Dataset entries
......
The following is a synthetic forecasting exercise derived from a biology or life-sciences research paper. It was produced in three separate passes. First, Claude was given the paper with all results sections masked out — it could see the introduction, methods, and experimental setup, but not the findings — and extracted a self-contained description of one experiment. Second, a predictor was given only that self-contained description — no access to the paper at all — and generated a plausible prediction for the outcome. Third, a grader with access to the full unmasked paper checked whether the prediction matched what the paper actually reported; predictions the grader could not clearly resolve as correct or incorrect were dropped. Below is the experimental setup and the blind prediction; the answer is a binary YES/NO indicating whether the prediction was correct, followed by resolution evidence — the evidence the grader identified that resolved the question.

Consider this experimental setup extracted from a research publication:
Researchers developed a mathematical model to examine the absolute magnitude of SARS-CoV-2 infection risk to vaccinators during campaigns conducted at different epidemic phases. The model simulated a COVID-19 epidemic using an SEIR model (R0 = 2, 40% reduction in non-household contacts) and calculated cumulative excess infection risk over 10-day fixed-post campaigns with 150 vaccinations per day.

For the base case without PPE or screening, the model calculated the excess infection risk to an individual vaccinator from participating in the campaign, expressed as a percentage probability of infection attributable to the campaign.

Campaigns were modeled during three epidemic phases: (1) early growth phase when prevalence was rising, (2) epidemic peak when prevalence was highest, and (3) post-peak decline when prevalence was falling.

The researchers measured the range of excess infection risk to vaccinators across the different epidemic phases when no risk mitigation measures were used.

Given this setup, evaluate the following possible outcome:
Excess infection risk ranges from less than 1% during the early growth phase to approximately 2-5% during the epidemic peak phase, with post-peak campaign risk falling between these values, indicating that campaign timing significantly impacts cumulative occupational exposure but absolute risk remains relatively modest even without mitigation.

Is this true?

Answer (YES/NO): NO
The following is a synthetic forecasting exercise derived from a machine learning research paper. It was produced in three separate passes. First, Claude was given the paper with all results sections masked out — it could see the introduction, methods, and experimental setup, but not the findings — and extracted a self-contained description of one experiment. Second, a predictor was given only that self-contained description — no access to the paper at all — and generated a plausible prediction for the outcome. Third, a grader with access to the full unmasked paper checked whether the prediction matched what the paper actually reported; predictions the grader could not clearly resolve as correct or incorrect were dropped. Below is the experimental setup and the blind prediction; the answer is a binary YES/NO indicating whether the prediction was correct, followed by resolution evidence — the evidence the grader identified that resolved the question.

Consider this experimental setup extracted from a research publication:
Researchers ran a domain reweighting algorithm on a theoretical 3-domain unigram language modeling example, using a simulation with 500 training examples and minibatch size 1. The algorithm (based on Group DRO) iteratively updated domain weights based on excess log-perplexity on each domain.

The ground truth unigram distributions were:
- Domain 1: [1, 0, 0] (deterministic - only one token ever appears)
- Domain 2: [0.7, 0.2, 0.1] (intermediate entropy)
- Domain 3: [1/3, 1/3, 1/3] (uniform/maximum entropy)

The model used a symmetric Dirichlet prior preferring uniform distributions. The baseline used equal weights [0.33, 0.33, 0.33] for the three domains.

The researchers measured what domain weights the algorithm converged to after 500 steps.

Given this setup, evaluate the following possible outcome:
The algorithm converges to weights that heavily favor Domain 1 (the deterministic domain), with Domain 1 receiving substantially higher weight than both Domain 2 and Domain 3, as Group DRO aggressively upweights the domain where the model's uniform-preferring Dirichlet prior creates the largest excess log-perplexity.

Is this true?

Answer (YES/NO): NO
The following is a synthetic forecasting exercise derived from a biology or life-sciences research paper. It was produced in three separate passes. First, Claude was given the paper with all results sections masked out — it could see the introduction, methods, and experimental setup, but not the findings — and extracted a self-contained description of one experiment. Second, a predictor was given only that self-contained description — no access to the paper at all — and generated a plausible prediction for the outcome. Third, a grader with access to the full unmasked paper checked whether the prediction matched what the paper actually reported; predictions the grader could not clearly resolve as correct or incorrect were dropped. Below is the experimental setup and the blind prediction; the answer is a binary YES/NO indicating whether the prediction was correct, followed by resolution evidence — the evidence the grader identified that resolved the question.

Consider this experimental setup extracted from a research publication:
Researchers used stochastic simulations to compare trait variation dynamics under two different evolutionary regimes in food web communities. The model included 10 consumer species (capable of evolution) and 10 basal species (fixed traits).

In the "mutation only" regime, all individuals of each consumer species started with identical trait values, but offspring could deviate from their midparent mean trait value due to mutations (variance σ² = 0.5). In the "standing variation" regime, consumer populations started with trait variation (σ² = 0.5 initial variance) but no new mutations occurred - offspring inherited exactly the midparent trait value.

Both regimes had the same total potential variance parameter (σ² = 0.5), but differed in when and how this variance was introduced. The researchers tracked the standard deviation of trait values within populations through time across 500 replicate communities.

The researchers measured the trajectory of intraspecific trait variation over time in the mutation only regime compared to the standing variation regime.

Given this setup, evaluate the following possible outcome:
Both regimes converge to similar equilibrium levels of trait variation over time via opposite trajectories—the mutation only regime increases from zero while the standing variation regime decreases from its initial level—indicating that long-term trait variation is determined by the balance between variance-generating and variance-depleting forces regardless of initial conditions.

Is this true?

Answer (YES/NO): NO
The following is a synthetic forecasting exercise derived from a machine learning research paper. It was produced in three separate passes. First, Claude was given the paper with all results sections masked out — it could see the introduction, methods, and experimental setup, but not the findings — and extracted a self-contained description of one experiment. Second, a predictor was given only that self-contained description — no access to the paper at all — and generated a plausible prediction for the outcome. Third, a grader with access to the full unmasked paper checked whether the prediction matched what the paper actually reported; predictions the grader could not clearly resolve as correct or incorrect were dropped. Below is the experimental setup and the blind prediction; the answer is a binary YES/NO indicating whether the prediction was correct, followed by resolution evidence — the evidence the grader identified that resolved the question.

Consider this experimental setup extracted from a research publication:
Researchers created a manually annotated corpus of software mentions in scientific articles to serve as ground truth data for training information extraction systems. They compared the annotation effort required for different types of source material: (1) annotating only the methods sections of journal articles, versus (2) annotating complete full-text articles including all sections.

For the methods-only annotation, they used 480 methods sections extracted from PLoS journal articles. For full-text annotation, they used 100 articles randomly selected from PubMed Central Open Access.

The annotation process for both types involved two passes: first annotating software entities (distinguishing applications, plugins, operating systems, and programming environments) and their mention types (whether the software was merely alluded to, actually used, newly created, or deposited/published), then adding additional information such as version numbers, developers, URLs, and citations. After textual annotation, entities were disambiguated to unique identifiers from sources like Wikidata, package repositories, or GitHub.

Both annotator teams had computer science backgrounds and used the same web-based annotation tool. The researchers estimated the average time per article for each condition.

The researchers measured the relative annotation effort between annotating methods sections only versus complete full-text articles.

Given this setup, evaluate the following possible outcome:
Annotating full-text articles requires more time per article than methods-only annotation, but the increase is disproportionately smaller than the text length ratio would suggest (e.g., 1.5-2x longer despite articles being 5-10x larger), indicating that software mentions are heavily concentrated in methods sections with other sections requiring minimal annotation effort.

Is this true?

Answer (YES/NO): YES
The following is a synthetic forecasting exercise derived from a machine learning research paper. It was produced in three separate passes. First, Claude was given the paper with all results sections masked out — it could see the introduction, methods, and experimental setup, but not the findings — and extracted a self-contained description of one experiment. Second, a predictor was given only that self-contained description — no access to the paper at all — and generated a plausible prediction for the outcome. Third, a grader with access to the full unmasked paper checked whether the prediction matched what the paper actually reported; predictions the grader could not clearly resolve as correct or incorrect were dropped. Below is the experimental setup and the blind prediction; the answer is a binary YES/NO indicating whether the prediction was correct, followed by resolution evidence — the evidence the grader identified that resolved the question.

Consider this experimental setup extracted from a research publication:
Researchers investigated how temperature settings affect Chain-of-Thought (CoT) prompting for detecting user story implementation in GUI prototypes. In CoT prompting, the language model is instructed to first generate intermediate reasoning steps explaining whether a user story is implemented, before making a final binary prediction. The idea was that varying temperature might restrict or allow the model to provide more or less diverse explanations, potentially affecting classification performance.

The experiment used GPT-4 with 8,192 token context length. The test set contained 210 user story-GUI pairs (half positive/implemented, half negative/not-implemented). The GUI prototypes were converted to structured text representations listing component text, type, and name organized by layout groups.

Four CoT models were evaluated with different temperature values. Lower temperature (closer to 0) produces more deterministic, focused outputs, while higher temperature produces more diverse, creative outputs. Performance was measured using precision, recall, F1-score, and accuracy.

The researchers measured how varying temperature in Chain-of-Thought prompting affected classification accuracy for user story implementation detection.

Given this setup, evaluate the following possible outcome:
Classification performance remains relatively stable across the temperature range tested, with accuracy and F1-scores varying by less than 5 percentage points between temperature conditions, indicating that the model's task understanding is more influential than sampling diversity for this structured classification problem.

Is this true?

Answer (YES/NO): YES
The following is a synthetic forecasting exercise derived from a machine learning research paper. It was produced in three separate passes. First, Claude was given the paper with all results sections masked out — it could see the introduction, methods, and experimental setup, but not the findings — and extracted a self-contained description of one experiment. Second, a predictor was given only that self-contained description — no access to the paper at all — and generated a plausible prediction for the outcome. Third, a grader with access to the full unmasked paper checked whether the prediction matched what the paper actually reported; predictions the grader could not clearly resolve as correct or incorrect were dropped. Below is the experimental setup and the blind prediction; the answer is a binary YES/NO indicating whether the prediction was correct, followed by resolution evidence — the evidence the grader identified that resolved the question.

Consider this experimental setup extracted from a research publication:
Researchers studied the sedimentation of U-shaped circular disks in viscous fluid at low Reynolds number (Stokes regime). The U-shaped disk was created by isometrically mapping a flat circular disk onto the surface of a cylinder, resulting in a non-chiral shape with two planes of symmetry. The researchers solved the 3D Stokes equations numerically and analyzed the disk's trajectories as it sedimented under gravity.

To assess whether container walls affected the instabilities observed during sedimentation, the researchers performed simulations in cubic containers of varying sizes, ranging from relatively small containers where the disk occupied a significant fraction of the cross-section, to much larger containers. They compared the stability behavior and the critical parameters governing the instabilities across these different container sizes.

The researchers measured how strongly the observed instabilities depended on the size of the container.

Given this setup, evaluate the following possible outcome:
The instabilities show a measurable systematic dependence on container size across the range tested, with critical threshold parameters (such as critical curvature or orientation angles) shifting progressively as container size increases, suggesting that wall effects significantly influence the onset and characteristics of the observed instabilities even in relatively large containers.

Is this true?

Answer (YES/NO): NO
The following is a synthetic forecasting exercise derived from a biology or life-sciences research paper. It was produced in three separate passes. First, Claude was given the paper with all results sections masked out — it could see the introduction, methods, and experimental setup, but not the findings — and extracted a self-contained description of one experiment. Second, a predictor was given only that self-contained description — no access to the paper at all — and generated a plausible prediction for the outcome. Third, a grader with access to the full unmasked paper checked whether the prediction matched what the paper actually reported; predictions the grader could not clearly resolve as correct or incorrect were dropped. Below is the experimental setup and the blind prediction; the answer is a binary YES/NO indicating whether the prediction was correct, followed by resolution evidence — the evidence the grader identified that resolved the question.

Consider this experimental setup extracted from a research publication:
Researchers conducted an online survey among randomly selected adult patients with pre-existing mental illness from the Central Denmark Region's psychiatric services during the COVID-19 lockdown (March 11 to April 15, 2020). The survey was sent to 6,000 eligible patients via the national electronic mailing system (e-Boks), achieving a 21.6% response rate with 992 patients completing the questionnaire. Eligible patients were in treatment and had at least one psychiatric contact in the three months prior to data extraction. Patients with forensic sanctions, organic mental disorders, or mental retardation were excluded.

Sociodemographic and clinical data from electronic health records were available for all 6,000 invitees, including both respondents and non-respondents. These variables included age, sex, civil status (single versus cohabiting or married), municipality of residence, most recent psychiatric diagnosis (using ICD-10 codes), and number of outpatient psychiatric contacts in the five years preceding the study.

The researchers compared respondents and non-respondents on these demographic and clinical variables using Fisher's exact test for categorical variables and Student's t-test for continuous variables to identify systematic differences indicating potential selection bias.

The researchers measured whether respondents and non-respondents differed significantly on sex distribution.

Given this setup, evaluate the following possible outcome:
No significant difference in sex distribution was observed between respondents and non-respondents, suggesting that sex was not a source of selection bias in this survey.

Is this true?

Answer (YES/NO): NO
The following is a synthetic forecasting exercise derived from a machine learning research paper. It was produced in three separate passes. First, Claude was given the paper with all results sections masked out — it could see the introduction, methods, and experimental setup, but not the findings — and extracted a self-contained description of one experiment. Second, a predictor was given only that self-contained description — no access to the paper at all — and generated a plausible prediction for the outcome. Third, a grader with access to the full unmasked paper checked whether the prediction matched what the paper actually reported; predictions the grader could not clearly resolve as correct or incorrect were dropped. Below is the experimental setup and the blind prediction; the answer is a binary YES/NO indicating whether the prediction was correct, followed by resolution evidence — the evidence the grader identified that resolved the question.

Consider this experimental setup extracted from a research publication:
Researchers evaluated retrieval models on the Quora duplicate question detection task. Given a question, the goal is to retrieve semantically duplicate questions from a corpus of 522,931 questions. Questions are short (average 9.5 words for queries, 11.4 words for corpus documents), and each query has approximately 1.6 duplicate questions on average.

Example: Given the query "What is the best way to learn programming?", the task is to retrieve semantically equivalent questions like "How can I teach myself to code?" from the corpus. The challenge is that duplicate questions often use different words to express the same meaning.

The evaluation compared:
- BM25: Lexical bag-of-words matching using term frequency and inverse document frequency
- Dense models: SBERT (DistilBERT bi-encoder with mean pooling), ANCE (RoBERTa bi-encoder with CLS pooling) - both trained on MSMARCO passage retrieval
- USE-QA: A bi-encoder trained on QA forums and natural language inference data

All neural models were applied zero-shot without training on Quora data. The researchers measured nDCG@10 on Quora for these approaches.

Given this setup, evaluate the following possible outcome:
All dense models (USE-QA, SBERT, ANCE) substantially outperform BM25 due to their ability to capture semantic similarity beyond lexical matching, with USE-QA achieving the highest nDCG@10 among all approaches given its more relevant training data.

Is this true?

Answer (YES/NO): NO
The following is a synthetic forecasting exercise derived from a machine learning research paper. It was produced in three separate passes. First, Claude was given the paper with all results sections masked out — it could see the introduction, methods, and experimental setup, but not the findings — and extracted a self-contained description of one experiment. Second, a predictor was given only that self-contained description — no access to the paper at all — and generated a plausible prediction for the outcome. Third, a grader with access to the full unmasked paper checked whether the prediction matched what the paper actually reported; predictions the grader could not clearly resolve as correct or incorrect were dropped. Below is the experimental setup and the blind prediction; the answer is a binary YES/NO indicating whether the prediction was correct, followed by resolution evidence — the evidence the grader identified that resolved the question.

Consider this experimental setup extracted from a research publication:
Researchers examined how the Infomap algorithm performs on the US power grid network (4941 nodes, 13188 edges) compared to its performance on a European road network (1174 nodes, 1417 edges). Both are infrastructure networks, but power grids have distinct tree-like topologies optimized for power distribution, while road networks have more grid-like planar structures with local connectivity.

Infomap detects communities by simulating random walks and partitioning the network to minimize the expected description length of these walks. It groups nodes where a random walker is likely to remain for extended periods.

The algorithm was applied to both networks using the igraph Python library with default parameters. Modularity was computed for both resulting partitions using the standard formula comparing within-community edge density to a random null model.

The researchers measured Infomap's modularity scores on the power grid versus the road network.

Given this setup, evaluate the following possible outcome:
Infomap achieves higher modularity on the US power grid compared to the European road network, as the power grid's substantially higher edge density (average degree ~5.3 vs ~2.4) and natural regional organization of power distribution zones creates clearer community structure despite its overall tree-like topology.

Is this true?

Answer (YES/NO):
......
For the entries above, say how many lines contain the word "token", giving the number alone.

### REPLY TO THE TASK
2